The Legend of Zelda: A Link Between Worlds is the sequel to 1991's The Legend of Zelda: A Link to the Past; (while in the West the titles of the two games differ, the Japanese version adds but a «2»). The player is in control of Link, who has to explore a world (or two) and overcome a quantity of dungeons, to rescue Princess Zelda and free the world from the forces of evil. Action is displayed from a top-down view.
Unlike in some of the previous Zelda installments, Link can venture into most dungeons in free order. Traditional tight relation between each of the dungeons and one of Link's items — which the solution of the dungeon hinges upon — is maintained; for the first time in the series items aren't hid in their relative dungeon, yet, for the large part of them, available at the shop of Ravio, a rabbit-like shopkeeper. The hookshot, hammer, ice rod, and many other items are rentable and purchasable from there from the beginning of Link's adventure: rentals cost little, yet the item is lost if Link happens to die; purchases cost more, yet grant permanent possession, and the possibility to give the item one upgrade. An energy bar, which decreases when Links uses any depletable object, and replenishes by time, replaces the series' «ammunition» system: this time Link does not carry bomb or arrow stocks with himself.

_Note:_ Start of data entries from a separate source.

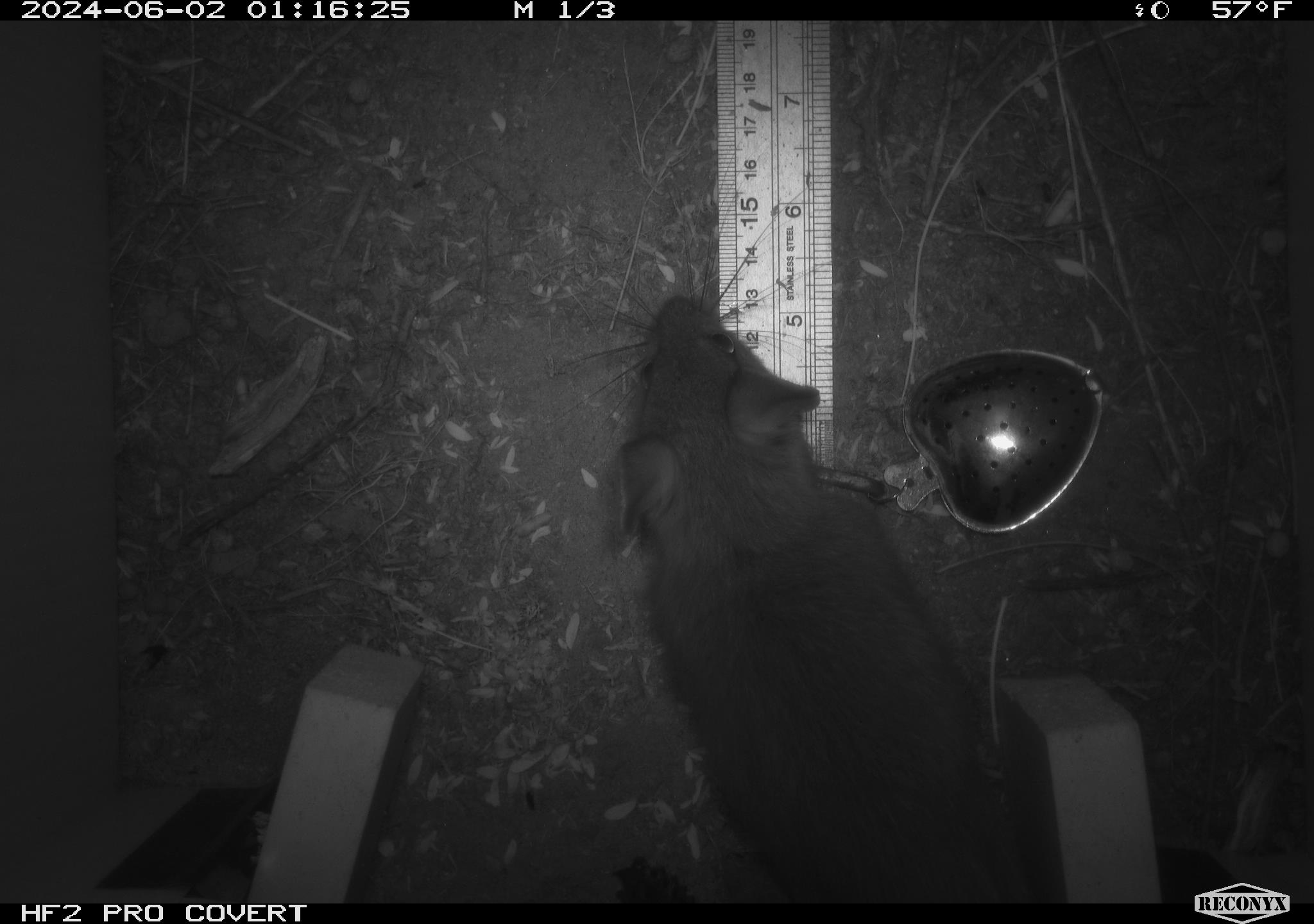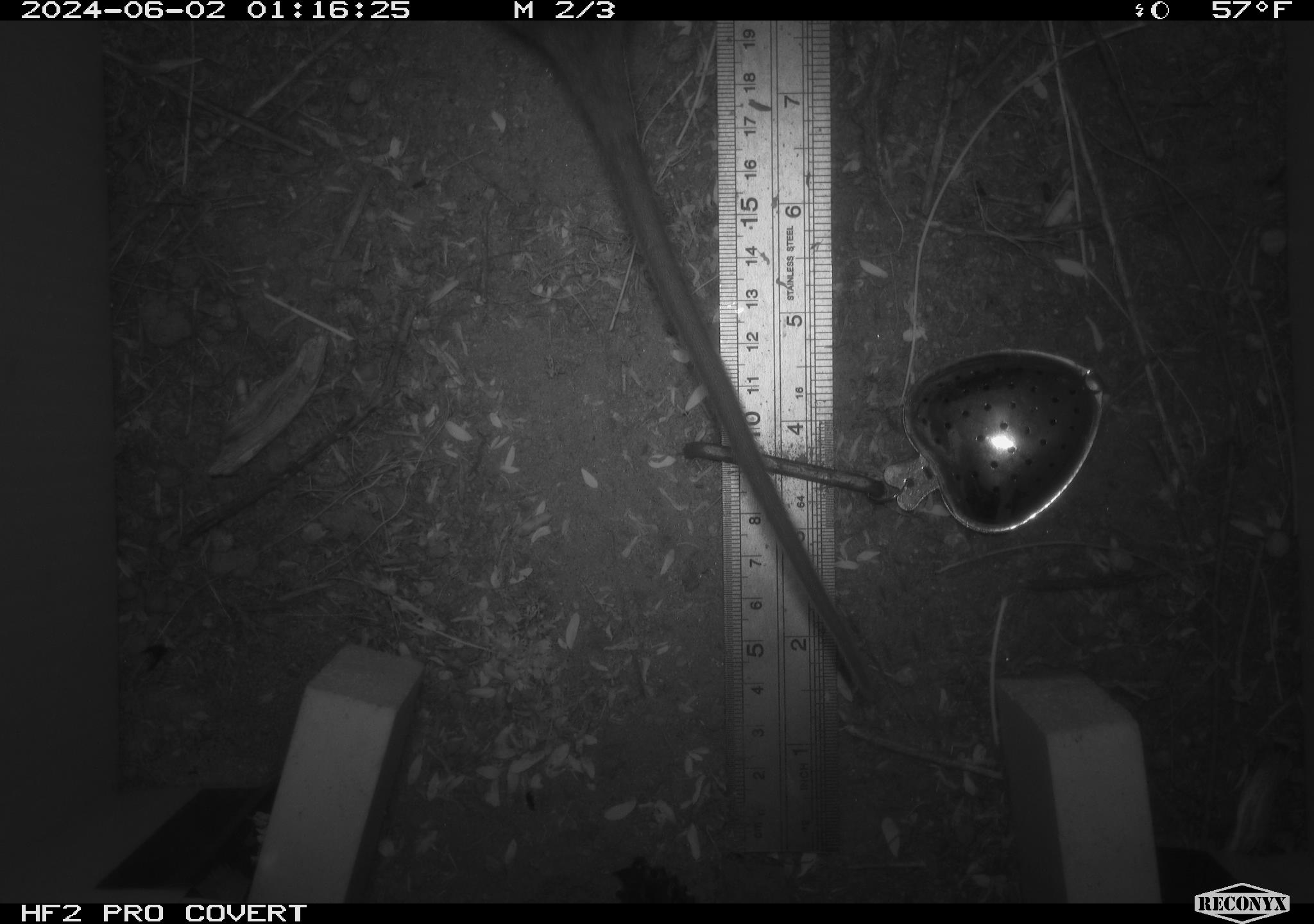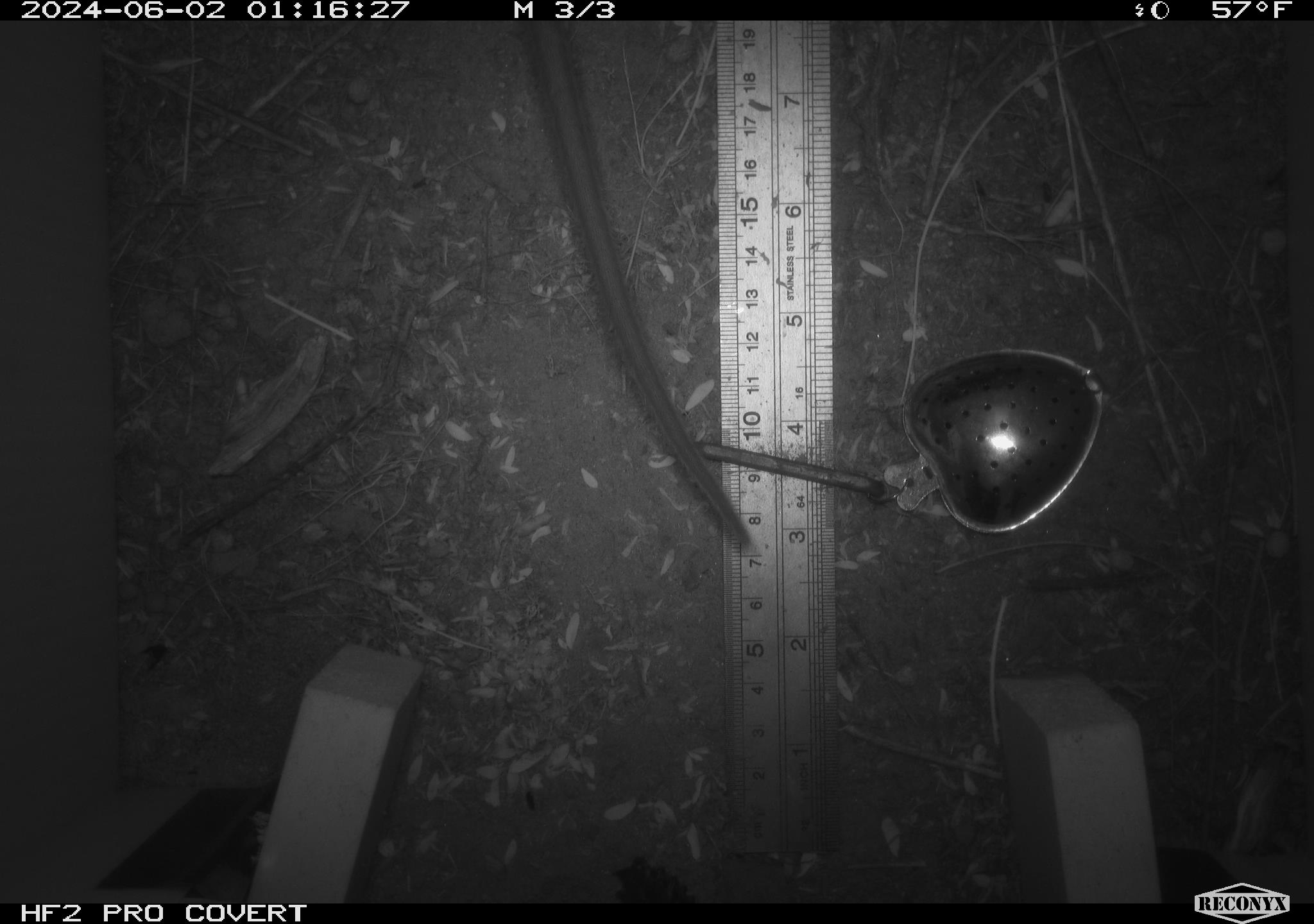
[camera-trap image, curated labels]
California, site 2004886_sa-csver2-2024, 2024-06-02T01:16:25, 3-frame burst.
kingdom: Animalia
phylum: Chordata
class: Mammalia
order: Rodentia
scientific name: Rodentia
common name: rodent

The game world, Hyrule, closely reprises that of the previous game; however, contrarily to the tradition of the series, this adventure is world-driven: many areas of the world are reachable from the early stage of the game, and dungeons can be ventured through in order at will. Two-sided game world structure has been kept. Puzzles are encountered not only in dungeons, but also in the open world; a part of them revolves around the game's 3D visual effect; owing to this, while A Link Between Worlds is playable on 2DS, solving some puzzles gets less intuitive. A new skill Link has is to flatten: as a bidimensional being he can for instance slide along surfaces, make his way through narrow passages, and perform several other moves required to overcome puzzles.
DS touch-screen display shows the world, or dungeon, map; notes can be taken on it by placing pins.